Thursday, May 15, 2014

As a Driven Leaf: A Drash for Parashat Bechukotai Saturday, 17 May 2014

In the Babylonian Talmud, Tractate Hagigah, there is a legend about four Rabbis of the second century of the Common Era who enter the Pardes, or Orchard.  Ben Azzai, Ben Zoma, Elisha Ben Abuyah and Akiva.  According to the Gemara, Ben Azzai looked and died.  Ben Zoma looked and went mad.  Ben Abuyah destroyed the plants.  Only Akiva entered and departed in peace.  Ben Abuyah is so reviled by the Rabbis that he isn’t even named in the Gemara.  He is referred to as Ha-acher, ‘The Other One.’  He-Who-Must-Not-Be-Named.
          The Gemara does not make it entirely clear what is the nature of this Pardes.  It may come from the Persian word, Paradise, which we know in English.  But even if so, it isn’t clear what exactly is meant.
           I knew the story, before I read the Talmud’s version of it, from a work of fiction by Rabbi Milton Steinberg, first published in 1939, entitled As a Driven Leaf.  I read it because it was recommended reading for candidates for admission to the graduate rabbinic program at Hebrew Union College-Jewish Institute of Religion.  On a visit to the College-Institute before applying, I purchased all the recommended books and read them thoroughly.
In Steinberg’s version of the Talmudic legend, the Pardes is the world of philosophy, of secular knowledge.  The four colleagues, at the initiative and urging of Ben Abuyah, take a serious detour from their usual study and discourse to explore the Hellenistic world of secular knowledge.  These ideas were attractive to many Jews of their day.  In order to know how to respond to them, they had to study them in depth.  The premise is that the world of secular knowledge is so attractive that it can even draw some of the most learned, the most grounded ones astray.  The premise is that, if we allow it to draw us astray, we are in danger of losing our very souls.

§ Records:
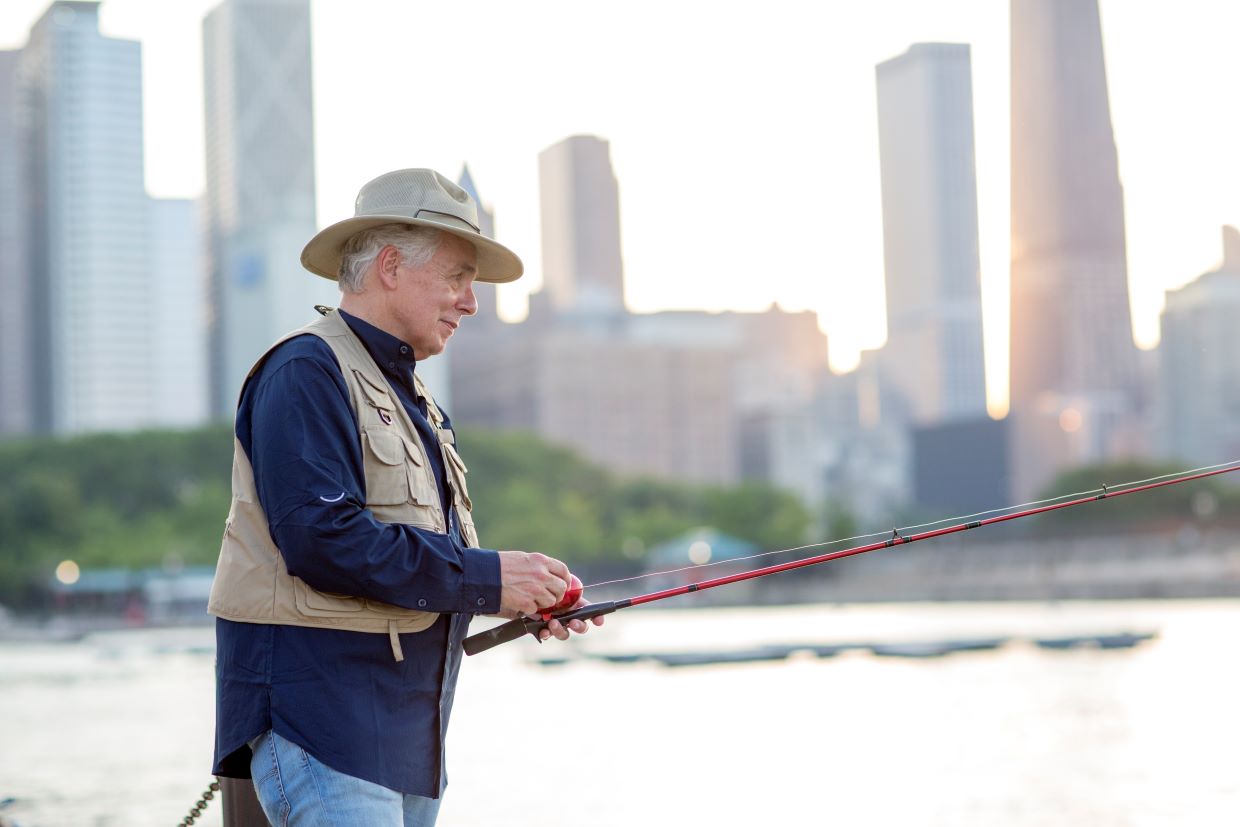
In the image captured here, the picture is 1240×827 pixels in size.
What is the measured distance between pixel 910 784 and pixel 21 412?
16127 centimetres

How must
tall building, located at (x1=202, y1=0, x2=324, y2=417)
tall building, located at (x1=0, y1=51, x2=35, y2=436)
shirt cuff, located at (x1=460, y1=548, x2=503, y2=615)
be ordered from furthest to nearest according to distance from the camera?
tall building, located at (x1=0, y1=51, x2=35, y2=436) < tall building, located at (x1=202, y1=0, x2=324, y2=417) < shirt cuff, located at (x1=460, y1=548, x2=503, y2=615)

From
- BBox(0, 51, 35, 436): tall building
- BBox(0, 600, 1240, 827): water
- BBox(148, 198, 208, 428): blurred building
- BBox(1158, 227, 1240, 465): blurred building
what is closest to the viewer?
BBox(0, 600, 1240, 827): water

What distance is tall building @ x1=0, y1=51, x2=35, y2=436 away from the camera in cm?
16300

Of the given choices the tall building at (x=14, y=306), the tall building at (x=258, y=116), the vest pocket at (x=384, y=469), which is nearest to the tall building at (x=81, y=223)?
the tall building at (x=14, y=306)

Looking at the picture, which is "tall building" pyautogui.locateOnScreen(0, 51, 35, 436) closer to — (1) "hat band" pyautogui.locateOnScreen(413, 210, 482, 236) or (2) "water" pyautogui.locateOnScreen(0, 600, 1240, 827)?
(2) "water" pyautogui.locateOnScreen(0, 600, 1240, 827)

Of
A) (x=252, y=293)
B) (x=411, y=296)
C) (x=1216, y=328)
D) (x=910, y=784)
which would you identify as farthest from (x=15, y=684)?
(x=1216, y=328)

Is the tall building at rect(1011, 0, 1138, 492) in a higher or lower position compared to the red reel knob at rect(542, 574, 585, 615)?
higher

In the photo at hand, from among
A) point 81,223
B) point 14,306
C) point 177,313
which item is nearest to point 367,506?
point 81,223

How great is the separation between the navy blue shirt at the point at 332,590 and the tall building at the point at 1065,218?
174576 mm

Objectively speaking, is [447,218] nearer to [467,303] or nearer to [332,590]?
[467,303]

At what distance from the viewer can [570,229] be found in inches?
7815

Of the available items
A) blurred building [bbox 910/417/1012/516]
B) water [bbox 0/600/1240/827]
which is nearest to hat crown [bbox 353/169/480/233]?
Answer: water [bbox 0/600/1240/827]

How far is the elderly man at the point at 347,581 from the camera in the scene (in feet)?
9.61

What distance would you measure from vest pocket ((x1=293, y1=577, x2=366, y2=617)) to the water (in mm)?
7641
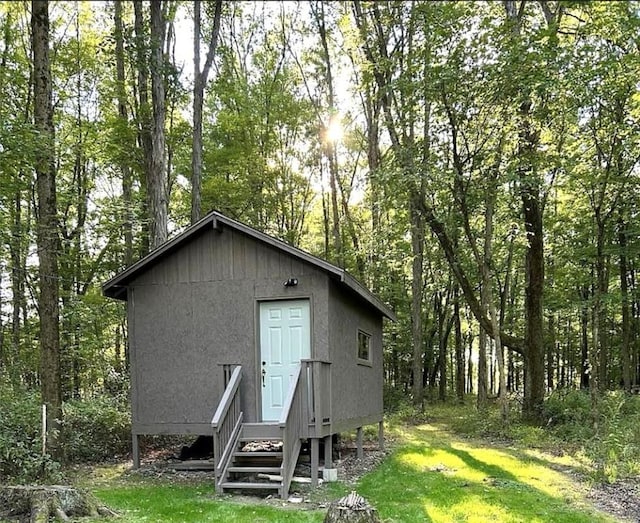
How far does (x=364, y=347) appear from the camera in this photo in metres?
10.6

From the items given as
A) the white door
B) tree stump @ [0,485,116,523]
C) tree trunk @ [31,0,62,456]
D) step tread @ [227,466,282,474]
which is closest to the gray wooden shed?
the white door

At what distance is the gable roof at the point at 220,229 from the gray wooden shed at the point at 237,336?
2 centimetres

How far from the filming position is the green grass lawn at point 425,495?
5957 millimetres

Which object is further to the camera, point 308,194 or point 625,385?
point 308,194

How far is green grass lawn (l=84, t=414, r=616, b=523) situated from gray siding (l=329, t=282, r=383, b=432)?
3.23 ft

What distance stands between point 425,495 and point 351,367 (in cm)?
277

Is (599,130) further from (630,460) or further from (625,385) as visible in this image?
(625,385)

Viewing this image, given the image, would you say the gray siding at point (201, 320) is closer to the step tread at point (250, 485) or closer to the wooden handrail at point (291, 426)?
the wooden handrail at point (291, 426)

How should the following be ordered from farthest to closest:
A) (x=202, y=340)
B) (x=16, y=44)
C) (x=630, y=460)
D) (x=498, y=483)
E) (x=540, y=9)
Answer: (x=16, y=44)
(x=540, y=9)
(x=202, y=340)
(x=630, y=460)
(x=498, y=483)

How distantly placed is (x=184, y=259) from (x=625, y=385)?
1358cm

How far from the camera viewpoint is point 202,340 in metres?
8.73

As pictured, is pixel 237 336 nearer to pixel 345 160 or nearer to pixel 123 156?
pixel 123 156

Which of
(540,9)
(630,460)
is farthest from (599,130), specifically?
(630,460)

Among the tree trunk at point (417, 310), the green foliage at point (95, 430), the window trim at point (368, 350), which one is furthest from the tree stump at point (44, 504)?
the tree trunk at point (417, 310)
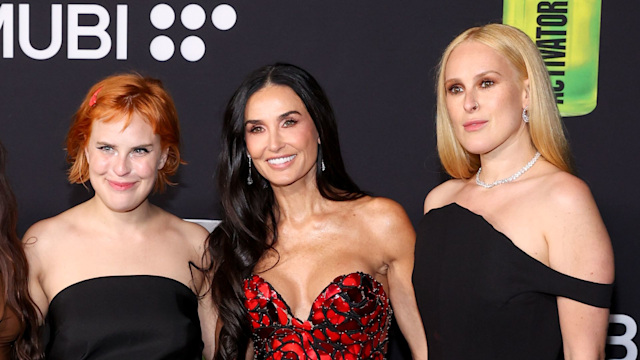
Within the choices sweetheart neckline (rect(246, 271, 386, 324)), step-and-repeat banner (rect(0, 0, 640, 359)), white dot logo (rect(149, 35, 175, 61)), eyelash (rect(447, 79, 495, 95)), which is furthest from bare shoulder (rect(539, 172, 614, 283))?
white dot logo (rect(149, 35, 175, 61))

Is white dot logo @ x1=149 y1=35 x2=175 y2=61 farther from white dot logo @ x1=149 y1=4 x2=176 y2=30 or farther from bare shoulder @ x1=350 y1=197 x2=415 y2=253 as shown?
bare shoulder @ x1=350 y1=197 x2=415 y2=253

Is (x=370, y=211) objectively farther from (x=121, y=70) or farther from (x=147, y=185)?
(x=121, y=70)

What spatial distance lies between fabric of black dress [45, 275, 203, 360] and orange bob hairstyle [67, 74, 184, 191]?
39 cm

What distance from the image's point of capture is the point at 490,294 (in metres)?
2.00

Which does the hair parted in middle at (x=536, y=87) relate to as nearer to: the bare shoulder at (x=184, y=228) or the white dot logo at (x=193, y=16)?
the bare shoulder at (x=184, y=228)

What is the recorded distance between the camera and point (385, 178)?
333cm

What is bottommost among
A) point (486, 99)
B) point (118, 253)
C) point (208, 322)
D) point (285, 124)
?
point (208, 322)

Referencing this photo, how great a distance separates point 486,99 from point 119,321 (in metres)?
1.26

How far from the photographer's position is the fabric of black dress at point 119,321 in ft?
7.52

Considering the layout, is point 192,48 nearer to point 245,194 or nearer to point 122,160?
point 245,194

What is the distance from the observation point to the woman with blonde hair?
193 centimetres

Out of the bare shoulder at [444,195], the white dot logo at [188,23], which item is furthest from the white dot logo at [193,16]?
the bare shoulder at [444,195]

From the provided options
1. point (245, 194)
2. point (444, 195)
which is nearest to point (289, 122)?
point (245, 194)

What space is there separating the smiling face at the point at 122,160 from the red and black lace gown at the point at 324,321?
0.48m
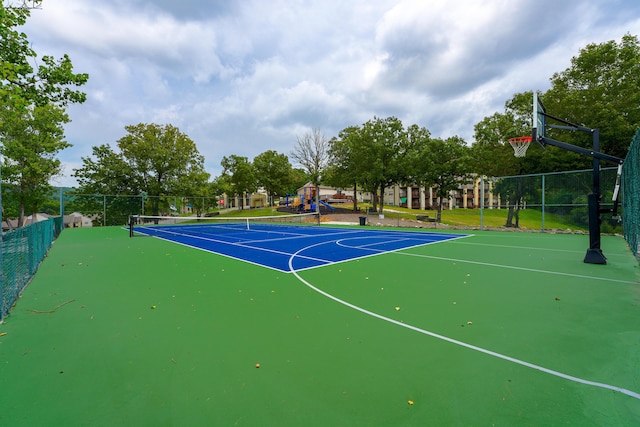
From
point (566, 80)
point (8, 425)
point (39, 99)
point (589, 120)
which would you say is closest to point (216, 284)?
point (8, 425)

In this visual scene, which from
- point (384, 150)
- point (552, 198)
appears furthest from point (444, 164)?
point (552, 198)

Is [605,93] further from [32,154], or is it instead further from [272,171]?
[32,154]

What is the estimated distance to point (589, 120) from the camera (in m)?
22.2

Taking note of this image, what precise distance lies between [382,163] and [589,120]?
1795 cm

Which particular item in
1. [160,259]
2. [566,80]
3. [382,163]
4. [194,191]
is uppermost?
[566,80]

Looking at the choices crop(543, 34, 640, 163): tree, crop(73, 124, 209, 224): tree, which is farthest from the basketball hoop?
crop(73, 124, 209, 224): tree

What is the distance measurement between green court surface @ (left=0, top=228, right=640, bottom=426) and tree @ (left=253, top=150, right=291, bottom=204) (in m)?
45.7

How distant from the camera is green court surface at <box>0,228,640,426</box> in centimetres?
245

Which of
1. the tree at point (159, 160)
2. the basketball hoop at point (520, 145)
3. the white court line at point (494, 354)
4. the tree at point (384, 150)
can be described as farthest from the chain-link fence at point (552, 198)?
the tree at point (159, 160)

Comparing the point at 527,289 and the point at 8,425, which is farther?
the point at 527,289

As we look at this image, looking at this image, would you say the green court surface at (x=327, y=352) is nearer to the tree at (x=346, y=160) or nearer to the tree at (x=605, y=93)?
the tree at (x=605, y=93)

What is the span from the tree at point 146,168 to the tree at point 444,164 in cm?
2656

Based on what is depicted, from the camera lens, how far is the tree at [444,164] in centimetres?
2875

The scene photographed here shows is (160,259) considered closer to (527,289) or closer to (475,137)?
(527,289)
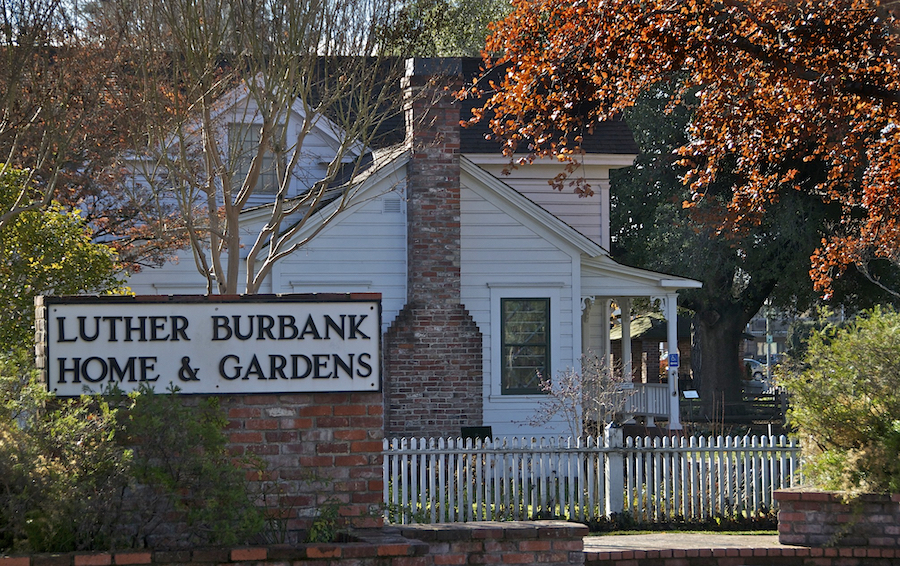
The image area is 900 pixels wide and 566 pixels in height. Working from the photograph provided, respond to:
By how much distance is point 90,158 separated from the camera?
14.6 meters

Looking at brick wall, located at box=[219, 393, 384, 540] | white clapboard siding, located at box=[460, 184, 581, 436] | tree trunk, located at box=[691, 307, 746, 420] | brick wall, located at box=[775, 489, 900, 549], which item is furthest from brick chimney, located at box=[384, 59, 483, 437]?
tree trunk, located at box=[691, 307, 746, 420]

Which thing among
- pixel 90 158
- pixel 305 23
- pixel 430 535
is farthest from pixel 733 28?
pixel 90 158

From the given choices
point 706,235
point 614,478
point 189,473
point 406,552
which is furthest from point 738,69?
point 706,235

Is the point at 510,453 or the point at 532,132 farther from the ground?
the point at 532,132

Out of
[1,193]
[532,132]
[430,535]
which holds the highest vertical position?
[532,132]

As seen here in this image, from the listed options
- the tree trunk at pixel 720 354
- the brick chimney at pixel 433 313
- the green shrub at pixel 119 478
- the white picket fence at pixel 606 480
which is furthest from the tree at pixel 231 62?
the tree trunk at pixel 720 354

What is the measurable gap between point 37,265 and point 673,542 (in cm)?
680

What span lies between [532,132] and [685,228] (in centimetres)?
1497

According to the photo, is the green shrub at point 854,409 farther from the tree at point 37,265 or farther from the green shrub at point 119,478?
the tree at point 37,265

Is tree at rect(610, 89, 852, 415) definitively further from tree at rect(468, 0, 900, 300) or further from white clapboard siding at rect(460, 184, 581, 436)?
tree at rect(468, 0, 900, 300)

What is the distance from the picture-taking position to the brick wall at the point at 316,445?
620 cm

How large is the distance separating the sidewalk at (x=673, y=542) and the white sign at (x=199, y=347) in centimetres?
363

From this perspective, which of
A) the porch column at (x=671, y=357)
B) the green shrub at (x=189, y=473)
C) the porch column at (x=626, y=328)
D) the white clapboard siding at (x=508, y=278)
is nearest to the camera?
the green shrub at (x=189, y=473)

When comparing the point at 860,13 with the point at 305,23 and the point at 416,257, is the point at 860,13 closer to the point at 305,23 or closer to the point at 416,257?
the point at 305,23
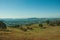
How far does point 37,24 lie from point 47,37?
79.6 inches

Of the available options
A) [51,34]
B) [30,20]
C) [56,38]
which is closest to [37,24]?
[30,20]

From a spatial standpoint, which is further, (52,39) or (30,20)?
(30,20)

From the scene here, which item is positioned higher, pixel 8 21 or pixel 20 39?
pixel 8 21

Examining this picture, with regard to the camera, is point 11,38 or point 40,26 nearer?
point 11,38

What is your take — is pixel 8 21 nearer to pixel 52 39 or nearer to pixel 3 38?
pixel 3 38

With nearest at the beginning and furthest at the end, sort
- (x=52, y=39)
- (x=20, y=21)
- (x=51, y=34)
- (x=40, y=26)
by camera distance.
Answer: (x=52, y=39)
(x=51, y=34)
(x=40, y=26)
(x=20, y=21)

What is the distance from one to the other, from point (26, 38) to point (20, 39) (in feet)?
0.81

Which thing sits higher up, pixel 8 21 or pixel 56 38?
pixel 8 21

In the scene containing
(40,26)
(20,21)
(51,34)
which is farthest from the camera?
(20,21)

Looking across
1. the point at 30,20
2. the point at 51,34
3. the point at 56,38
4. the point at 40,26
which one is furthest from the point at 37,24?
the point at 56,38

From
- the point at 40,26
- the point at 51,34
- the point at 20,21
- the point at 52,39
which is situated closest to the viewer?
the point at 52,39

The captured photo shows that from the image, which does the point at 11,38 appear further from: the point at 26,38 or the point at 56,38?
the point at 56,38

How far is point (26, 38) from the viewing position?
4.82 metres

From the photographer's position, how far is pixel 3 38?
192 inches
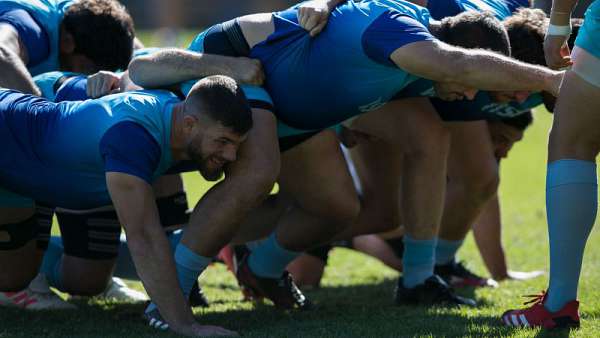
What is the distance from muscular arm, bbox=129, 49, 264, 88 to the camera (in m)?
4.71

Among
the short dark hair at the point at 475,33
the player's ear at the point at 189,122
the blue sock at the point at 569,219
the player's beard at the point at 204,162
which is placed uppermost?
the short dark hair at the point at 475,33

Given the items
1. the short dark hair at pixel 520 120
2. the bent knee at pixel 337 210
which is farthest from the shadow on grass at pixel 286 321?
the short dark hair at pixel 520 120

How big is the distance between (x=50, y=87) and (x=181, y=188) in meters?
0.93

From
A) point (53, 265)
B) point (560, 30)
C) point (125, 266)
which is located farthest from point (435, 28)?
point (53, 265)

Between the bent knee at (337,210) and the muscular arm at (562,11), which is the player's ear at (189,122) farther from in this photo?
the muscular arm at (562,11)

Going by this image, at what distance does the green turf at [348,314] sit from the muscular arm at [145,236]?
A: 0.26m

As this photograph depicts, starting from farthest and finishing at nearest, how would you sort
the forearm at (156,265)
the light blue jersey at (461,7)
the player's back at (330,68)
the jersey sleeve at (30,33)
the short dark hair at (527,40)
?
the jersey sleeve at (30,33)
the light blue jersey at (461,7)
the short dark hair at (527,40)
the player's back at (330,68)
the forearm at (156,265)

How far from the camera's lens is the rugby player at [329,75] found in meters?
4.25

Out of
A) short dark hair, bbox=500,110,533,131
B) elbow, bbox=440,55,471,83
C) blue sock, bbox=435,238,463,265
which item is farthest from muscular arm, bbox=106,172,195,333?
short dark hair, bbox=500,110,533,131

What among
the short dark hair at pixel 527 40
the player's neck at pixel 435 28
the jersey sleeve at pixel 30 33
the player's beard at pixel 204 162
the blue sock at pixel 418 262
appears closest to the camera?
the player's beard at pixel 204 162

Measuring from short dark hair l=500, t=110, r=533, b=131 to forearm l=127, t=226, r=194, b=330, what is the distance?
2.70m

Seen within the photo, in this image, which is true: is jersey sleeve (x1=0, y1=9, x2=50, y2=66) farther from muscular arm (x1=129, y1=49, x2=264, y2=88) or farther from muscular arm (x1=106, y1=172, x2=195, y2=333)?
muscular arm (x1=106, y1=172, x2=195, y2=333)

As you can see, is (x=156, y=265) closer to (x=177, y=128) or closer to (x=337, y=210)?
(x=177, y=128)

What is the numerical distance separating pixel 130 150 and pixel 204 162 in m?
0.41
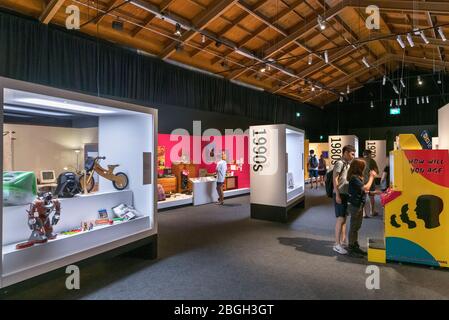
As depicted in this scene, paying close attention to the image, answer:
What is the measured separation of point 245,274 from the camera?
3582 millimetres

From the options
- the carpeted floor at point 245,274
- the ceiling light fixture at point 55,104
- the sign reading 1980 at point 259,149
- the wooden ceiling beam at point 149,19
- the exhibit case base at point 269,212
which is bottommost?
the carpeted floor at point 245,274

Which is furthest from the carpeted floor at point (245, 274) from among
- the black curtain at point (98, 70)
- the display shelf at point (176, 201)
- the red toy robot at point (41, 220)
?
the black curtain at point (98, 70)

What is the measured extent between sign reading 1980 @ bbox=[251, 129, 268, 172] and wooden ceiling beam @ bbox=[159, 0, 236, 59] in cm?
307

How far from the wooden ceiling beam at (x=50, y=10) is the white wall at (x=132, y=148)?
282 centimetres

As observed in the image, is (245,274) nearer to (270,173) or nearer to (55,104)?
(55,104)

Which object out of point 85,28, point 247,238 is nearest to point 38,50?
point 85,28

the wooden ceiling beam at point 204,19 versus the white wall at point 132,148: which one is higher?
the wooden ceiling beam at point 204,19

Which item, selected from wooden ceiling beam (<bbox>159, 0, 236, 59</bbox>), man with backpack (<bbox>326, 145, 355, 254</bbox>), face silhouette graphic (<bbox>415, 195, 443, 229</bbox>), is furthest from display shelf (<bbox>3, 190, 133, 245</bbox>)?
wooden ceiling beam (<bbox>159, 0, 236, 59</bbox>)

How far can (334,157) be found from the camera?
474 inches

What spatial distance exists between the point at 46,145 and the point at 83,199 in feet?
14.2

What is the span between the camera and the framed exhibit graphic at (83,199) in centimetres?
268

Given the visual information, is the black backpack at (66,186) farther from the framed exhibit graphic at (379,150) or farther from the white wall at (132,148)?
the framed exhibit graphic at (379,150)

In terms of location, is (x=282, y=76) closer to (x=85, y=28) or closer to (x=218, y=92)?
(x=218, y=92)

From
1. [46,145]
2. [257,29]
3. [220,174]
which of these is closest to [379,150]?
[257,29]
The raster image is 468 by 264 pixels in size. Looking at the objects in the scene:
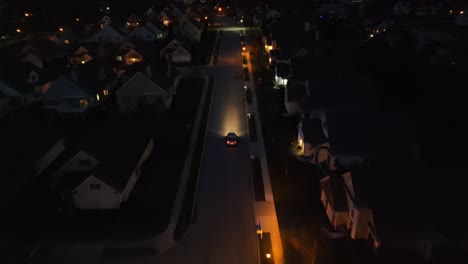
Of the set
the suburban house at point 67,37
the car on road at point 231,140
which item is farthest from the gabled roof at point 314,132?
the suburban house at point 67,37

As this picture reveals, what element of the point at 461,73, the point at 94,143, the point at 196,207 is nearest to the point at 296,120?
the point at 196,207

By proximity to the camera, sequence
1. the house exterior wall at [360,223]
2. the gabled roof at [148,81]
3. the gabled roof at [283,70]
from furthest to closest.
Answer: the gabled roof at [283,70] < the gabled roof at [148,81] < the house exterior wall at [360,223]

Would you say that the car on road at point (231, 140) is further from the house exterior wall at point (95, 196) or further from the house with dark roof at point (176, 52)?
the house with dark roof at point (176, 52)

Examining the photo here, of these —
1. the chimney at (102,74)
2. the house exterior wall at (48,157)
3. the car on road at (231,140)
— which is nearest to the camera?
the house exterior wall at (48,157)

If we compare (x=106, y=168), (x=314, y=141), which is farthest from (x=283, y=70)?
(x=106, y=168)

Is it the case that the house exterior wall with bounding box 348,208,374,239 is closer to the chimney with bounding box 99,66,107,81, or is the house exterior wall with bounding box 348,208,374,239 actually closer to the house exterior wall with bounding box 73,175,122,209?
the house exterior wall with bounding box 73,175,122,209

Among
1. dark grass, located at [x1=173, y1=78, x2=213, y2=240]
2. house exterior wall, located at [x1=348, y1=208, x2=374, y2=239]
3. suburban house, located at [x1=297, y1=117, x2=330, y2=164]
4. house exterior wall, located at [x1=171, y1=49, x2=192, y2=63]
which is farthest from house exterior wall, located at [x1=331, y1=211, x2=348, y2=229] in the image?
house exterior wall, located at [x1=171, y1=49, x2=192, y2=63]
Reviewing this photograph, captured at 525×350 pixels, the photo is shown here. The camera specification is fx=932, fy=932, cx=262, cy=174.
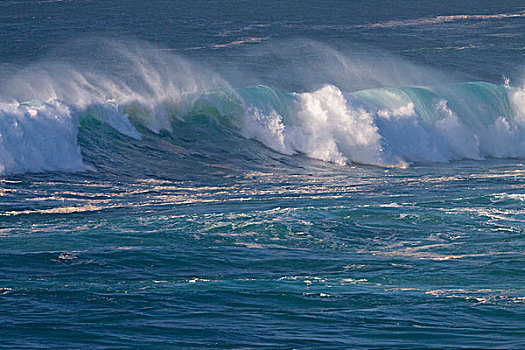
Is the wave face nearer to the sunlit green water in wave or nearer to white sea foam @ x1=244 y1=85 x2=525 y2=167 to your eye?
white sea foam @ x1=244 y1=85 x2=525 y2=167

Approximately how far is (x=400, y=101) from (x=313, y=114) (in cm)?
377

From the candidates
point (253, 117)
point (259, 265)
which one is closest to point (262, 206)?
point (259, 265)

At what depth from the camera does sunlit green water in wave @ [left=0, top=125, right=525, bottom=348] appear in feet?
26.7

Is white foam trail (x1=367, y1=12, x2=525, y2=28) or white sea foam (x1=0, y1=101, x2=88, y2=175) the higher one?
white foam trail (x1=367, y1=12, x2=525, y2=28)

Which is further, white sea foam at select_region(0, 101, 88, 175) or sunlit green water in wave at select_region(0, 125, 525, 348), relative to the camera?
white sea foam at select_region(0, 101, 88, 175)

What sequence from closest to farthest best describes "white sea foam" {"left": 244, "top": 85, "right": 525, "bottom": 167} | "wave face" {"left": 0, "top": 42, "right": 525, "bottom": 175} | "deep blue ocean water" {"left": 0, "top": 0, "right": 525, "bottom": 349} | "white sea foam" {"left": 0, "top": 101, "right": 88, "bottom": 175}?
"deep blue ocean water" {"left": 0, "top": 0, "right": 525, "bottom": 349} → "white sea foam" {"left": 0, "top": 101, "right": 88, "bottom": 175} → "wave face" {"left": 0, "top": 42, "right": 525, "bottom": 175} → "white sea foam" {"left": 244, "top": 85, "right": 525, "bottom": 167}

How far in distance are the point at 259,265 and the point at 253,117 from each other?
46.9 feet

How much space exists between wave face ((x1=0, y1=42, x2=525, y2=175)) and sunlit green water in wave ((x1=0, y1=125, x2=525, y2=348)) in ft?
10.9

§ What this exercise asks:
A. In the drash, which of the four rabbis entered the Pardes and departed in peace?
B. Render this sentence from the drash in Spanish: "These ideas were attractive to many Jews of their day."
Work only from the drash, and leave the material aside.

§ Written answers:
A. Akiva.

B. Estas ideas resultaban atractivas para muchos judíos de su época.